## Testo della pagina
☆ ☆ ☆ ☆ ☆ ☆ ☆

Ebbene, la misura é fornita dalla stessa concezione antropologica sulla quale é basata la nozione della natura umana qui sopra presentata. Secondo questo ci sono due fattori che possono rendere una societa piu umana, piu corrispondente alla nostra natura: l'arricchimento in attivita specialmente umane e la crescita del dominio razionale umano del mondo. Se consideriamo due societa che dal punto di vista della stabilita, della sicurezza della riproduzione fisica della popolazione ecc. sono uguali, allora dalle due, ceteris paribus, é piu umana quella che offre una scelta piu grande di diverse attivita (cioé é piu complessa) e che é piu avanzata dal punto di vista dello sviluppo di questo dominio razionale. Naturalmente nel dominio é compreso anche il controllo del mondo umano, artificiale, culturale, cioé del mondo fatto da noi stessi, anche il controllo dell'assicurazione del bene comune: poco valgono in sé il sapere puramente tecnologico di fare cambiamenti fisici o biologici e l'ampia scelta di attivita umane (per esempio di divertimenti raffinati) se nel frattempo il Tutto sociale é in stato di disintegrazione. Non si tratta di uno sviluppo tecnologico o di una moltiplicazione delle attivita solo nel senso puramente quantitativo, senza rispettare le precondizioni della vita umana come tale (che, del resto, sono anche le precondizioni di questa moltiplicazione stessa, cioé sono piu fondamentali di quest'ultima, dal punto di vista ontologico).

☆ ☆ ☆ ☆ ☆ ☆ ☆

## Insieme di dati
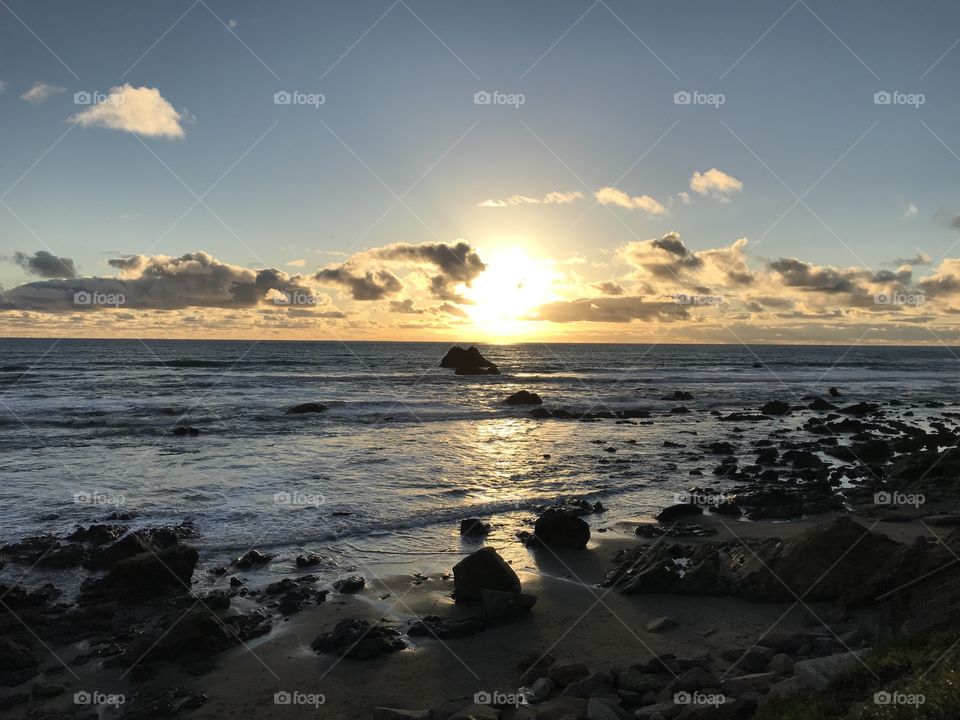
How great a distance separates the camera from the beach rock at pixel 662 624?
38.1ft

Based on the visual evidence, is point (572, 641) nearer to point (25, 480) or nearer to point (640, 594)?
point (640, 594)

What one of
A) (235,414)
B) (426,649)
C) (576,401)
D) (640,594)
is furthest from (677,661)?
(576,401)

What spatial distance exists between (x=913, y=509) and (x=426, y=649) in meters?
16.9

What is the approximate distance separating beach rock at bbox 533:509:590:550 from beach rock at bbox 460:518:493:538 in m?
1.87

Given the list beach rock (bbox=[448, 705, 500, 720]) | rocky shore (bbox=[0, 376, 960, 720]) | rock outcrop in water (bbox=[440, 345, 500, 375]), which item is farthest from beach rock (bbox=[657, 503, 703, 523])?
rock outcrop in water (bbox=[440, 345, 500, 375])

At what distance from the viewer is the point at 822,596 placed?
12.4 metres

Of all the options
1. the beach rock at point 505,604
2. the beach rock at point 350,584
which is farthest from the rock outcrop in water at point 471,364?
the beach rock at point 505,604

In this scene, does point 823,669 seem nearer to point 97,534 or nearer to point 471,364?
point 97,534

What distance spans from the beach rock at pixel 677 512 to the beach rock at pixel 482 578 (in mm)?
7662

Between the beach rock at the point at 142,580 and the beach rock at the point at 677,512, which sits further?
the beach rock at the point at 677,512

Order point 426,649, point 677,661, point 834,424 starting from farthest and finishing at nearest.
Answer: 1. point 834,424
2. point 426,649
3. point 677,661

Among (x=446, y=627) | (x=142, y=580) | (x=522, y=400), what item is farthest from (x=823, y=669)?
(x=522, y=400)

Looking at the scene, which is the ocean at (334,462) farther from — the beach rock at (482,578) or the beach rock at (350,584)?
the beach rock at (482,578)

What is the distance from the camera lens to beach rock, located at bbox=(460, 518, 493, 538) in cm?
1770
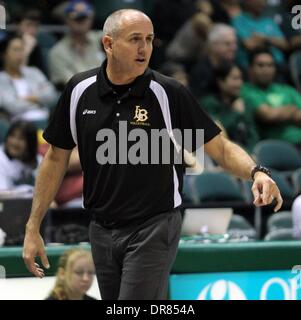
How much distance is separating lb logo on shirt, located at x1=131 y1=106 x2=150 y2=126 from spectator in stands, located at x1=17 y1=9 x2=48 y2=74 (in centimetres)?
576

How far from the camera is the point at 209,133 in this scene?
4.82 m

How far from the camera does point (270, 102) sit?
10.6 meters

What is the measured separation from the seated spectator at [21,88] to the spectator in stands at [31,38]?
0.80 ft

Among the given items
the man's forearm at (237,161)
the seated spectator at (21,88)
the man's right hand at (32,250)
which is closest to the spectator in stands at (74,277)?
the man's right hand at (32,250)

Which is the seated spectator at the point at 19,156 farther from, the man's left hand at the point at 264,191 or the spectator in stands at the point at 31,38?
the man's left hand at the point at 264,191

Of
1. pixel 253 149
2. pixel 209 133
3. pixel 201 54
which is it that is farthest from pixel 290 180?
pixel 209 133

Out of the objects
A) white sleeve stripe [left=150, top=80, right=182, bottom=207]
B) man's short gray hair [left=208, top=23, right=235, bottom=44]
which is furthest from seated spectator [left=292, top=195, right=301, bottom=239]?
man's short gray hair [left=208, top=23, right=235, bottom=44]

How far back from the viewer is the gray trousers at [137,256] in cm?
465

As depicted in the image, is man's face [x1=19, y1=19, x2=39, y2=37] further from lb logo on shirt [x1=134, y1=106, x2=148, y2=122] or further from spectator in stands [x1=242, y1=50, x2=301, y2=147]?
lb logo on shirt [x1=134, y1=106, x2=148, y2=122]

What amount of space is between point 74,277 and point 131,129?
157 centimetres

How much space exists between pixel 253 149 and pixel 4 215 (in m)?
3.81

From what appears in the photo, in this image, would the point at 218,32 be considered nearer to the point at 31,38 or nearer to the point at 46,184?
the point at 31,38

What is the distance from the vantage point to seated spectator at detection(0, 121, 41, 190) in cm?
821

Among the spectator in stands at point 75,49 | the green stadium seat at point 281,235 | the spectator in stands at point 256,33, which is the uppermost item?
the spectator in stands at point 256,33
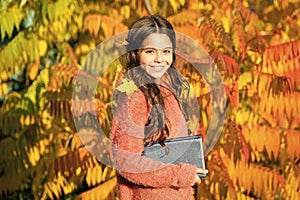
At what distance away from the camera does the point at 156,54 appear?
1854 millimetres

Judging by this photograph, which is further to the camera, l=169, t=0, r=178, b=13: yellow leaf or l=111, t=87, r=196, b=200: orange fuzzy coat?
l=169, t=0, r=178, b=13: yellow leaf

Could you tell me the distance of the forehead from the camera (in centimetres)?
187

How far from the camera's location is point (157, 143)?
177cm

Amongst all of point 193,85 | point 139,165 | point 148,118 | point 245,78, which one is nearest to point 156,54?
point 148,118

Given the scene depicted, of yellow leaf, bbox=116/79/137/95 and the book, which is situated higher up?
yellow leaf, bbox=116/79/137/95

☆ ☆ ☆ ☆ ☆ ☆ ☆

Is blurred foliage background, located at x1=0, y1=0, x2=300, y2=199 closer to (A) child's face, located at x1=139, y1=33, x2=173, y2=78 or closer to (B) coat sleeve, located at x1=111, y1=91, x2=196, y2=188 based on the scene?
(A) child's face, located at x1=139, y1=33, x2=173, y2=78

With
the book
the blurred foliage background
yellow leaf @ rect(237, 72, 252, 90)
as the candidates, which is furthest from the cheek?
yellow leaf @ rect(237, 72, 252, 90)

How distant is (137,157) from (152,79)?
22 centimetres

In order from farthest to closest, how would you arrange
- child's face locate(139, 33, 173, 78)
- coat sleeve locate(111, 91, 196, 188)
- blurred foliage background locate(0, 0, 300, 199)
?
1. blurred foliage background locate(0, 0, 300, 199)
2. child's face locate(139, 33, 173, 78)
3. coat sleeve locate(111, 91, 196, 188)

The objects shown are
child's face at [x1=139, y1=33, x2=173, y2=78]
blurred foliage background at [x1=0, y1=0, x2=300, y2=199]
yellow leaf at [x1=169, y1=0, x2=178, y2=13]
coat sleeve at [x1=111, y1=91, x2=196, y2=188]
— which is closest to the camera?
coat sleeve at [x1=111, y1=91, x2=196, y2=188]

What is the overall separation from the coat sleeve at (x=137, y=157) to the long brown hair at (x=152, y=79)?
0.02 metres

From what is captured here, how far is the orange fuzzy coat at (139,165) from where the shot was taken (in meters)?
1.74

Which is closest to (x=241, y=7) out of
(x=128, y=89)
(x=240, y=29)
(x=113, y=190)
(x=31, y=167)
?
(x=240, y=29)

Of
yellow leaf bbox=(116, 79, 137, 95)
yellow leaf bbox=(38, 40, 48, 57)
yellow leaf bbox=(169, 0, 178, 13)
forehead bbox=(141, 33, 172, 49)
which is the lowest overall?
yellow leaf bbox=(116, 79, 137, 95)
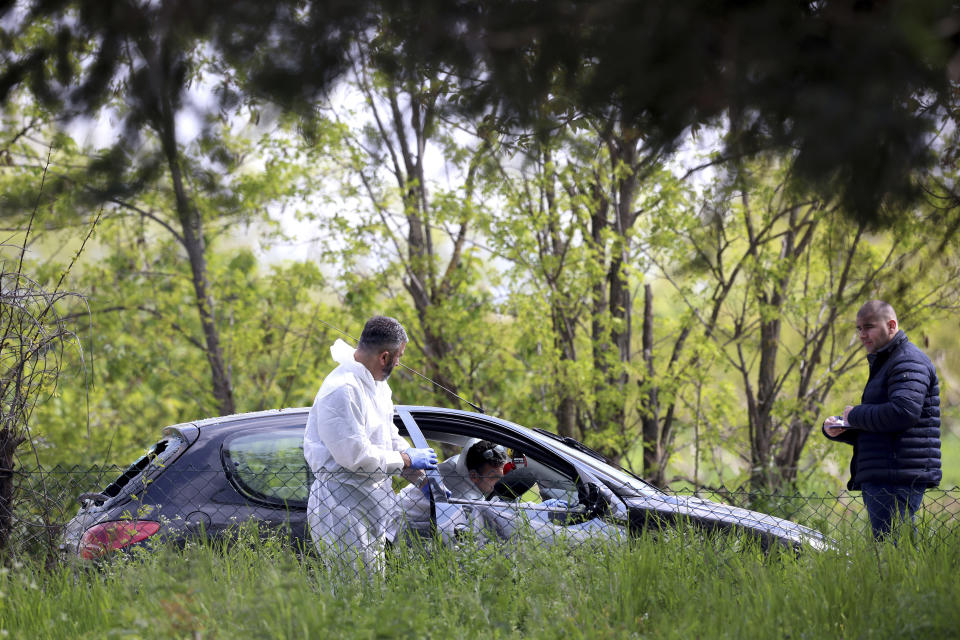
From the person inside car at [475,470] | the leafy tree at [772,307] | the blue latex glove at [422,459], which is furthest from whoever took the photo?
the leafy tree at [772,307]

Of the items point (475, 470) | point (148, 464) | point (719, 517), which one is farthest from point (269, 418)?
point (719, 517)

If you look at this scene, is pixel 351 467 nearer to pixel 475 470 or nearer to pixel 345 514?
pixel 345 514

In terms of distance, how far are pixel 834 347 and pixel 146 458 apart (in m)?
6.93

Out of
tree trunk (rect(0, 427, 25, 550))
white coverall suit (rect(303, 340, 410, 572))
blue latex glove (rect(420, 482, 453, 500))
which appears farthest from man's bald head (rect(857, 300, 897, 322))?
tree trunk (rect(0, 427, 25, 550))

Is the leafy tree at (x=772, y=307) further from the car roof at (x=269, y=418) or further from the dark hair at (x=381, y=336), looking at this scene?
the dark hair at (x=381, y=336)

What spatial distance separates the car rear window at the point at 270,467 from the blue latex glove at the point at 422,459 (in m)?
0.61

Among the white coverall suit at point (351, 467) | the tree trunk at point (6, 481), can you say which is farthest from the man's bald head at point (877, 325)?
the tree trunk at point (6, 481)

☆ ☆ ☆ ☆ ☆ ☆ ☆

## Consegna 1
Nel testo sulla società più umana, quali sono i due fattori che possono rendere una società più corrispondente alla nostra natura?
## Consegna 2
Riprendi il testo sulla società più umana e proseguilo dopo la sua ultima frase.

## Risposta 1
L'arricchimento in attività specialmente umane e la crescita del dominio razionale umano del mondo.

## Risposta 2
Cioé bisogna basarsi sul processo durante il quale l'uomo accresce il suo dominio razionale del mondo e moltiplica le attivita specialmente umane:[12] le diverse societa possono essere paragonate tra loro se usiamo il sopraddetto processo come misura, ed una societa corrisponde tanto piu alla natura umana, quanto piu é avanzata in questo processo, ma sarebbe un malinteso se qualcuno (volendo basarsi sui sopraddetti criteri) qualificasse le diverse societa secondo la quantita delle diverse attivita e delle conoscenze puramente tecnologiche. Il dominio razionale - in virtu delle sopraddette considerazioni - comprende anche l'ordine morale, l'autorita reale delle norme, necessarie per l'esistenza continua della natura umana. Dunque: fra i sistemi diversi (ma in sé stessi ugualmente assicuranti l'armonia e l'equilibrio) di due societa é preferibile (dal punto di vista della perfezione della natura umana) quello, il quale appartiene alla societa che, tutto compreso, é piu avanzata nel sovramenzionato processo, e, in questo senso, é piu "naturale" (se per questa parola intendiamo "corrispondente all'essenza umana").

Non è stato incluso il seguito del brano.